[Source passage]

┏━━

Been to the Dolomites twice to do Via Ferratas, and it is just brilliant. Scenery is spectacular, food superb, the Italians are lovely, and the Via Ferratas are actually very safe because of the clipping. Having said that, the blokes in the vid have a crap, potentially dangerous clipping technique - only one end should be clipped with most mechanisms as this lets the rope slide through a brake. That it important because otherwise there is a large shock load put on the safety gear and it could break.
When my children are a couple of years older I'm taking them all to the Dolomites.
(, Sun 15 May 2016, 19:29, Reply)
Just stunningly beautiful mountains. Amazing rock and every metre has a legend behind it. Walter fucking Bonatti. Comici.
You know why the via ferrata are there? To get Italian troops up to fight the Austrian among the rocks inWW1. Pretty hellish by all accounts.
(, Sun 15 May 2016, 19:59, Reply)

┗━━

[Data below]
┏━━

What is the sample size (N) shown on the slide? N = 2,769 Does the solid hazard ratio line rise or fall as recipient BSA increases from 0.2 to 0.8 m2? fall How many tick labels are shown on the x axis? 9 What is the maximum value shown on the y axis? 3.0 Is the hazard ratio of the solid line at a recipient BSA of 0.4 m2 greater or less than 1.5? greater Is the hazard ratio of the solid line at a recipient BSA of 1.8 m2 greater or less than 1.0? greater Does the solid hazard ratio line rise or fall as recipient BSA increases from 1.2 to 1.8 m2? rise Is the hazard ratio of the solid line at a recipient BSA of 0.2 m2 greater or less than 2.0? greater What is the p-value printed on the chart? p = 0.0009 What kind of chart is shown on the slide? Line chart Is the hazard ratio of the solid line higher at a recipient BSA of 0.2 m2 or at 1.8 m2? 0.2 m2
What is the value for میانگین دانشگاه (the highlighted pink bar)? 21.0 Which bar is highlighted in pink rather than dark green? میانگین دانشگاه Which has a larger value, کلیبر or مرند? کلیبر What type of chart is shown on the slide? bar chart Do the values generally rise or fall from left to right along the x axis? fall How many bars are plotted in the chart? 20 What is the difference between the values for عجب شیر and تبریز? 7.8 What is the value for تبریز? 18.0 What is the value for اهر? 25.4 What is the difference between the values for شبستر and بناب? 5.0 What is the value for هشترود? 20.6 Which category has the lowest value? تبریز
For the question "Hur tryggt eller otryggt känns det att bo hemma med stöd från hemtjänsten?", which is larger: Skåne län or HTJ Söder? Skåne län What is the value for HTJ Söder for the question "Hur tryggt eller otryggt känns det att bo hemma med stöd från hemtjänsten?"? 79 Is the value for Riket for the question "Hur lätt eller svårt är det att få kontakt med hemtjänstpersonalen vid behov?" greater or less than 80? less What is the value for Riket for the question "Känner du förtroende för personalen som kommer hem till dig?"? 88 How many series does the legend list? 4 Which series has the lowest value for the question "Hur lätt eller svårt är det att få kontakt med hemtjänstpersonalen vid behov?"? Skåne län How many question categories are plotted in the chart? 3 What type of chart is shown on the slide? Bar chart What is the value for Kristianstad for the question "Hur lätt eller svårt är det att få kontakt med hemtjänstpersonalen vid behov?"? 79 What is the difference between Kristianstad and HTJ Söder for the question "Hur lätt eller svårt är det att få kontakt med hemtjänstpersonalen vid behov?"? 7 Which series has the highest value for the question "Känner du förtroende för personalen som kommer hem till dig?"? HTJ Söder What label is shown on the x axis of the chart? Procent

┗━━

[Task to complete]
Answer these questions about the Dolomites posts:
1. How many times has the first poster been to the Dolomites to do Via Ferratas?
2. According to the first post, how many ends should be clipped with most mechanisms?
3. According to the second post, which troops were the via ferrata put there to get up into the mountains?

[Response box]
1. Twice.
2. Only one end.
3. Italian troops.